This is the 10th post in a series titled ‘All Things Group Work’. The home page is here.
There are countless numbers of research papers on the deleterious effect of social loafing, where one student does more work than others. There are equally as many anecdotal stories – just ask anyone who has used group work as an assessment task. What is overwhelmingly clear is that it creates serious dysfunction in a group (Aggarwal & O’Brien, 2008).
The Ringelmann effect goes some way to explain the phenomenon: the more people in a group the less each person will do (cited in Karau & Williams, 1993).
However, little research has been done on whether in such a group the students actually possessed the required skill to break up the task into equal components. It could easily be the case that the student who does more work than others and complains of such an outcome was destined for such a result from the outset, as no one in the group was able to see that it was unfair to begin with.
Because the level of skill of individuals in a group being able to distribute tasks amongst themselves will be so varied, it makes logical sense to design a task that makes the distribution manageable. Usually, however, group tasks are not designed to be group tasks at all, but more so tasks that can be done individually but given to a group. In such cases, the chances for failure are increased significantly.

Records from a set of spatial questions
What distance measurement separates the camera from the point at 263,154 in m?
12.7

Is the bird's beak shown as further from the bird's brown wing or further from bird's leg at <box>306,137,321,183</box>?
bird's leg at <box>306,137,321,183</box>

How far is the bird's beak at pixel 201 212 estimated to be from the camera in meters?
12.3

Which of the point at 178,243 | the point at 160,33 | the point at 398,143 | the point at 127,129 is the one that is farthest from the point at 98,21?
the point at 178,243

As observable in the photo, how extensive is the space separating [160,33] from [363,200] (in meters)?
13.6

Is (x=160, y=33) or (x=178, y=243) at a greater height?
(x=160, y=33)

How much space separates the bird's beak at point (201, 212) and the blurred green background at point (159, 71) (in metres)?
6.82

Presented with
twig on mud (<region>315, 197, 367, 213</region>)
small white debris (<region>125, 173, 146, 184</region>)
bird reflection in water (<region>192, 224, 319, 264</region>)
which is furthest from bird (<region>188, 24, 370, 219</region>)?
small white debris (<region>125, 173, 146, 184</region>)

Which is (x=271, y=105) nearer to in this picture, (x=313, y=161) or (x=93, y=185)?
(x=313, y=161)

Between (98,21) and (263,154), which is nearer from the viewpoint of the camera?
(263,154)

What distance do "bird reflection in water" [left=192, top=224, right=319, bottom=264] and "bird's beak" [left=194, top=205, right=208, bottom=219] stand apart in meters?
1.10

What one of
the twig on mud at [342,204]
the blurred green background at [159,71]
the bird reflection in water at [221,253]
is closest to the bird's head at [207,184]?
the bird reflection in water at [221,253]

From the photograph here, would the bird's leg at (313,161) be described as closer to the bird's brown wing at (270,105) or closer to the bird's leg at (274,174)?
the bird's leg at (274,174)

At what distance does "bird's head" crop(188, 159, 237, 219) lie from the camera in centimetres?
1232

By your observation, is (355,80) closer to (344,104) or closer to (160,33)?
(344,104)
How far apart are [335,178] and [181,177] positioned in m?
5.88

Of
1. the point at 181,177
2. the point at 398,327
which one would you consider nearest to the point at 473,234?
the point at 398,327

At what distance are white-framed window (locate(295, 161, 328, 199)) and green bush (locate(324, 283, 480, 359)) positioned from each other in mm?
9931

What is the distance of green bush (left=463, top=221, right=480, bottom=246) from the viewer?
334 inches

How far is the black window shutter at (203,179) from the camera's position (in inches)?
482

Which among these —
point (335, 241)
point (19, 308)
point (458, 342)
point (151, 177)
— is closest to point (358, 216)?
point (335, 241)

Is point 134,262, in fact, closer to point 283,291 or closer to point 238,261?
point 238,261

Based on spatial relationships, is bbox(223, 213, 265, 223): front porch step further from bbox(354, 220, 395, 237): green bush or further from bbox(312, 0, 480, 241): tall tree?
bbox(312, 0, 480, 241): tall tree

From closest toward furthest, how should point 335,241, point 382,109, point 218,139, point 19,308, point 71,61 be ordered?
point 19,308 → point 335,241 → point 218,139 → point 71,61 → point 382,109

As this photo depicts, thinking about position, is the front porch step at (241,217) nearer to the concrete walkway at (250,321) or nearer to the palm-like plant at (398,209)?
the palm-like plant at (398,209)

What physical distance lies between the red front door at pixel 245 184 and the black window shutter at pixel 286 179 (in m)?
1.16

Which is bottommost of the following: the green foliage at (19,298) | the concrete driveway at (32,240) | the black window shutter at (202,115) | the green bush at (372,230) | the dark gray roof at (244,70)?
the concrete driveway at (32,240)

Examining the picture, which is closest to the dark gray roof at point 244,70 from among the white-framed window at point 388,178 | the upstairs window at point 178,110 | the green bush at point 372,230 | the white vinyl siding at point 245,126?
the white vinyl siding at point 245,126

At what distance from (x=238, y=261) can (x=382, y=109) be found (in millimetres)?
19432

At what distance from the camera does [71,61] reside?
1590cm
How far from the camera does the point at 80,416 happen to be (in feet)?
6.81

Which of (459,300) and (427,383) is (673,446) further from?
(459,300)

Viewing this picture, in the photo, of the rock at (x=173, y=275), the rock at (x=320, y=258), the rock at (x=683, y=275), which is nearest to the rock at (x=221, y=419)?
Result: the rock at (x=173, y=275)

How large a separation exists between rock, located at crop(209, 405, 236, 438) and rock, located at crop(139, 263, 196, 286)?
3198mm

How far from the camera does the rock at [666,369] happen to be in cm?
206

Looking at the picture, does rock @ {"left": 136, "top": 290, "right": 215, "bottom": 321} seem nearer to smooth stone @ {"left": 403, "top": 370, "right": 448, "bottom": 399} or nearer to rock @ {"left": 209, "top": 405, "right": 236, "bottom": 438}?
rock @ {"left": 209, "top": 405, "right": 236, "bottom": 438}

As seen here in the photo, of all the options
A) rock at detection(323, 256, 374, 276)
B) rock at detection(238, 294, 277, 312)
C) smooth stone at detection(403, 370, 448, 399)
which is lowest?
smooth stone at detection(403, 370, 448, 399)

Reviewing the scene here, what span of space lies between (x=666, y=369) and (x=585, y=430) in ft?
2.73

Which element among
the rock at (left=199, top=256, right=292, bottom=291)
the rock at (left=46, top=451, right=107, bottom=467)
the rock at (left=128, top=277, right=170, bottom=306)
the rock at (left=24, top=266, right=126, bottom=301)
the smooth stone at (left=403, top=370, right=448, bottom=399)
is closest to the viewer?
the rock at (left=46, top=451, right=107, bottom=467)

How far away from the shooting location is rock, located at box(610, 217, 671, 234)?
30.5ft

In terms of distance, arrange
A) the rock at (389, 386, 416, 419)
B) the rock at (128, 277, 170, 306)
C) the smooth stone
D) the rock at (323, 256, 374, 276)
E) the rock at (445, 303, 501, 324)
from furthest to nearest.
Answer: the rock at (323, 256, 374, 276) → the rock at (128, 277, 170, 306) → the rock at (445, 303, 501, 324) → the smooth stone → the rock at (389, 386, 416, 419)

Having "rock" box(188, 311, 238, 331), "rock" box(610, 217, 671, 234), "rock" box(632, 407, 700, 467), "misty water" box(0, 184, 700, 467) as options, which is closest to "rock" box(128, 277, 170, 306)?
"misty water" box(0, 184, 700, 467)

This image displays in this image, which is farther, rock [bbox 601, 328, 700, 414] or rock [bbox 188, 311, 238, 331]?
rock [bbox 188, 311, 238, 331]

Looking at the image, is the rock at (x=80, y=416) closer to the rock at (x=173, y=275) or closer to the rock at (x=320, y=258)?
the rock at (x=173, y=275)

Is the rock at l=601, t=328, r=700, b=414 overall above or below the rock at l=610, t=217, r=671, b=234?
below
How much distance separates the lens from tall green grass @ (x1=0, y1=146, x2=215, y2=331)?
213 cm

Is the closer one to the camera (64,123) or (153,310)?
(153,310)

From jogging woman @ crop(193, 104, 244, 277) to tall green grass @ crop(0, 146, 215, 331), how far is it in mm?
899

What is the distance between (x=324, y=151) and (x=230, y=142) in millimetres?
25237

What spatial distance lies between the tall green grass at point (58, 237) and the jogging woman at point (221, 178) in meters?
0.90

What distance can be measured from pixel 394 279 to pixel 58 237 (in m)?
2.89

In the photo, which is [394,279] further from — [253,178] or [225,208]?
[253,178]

• [SHORT PROBLEM 1]: Translate this sentence from the group work post into Spanish: "Usually, however, group tasks are not designed to be group tasks at all, but more so tasks that can be done individually but given to a group."
• [SHORT PROBLEM 2]: Repeat the part of the group work post from "This is the" to "(Aggarwal & O’Brien, 2008).".

• [FINISHED ANSWER 1]: Sin embargo, por lo general, las tareas grupales no están diseñadas para ser tareas grupales en absoluto, sino más bien tareas que pueden hacerse individualmente pero que se asignan a un grupo.

• [FINISHED ANSWER 2]:
This is the 10th post in a series titled ‘All Things Group Work’. The home page is here.
There are countless numbers of research papers on the deleterious effect of social loafing, where one student does more work than others. There are equally as many anecdotal stories – just ask anyone who has used group work as an assessment task. What is overwhelmingly clear is that it creates serious dysfunction in a group (Aggarwal & O’Brien, 2008).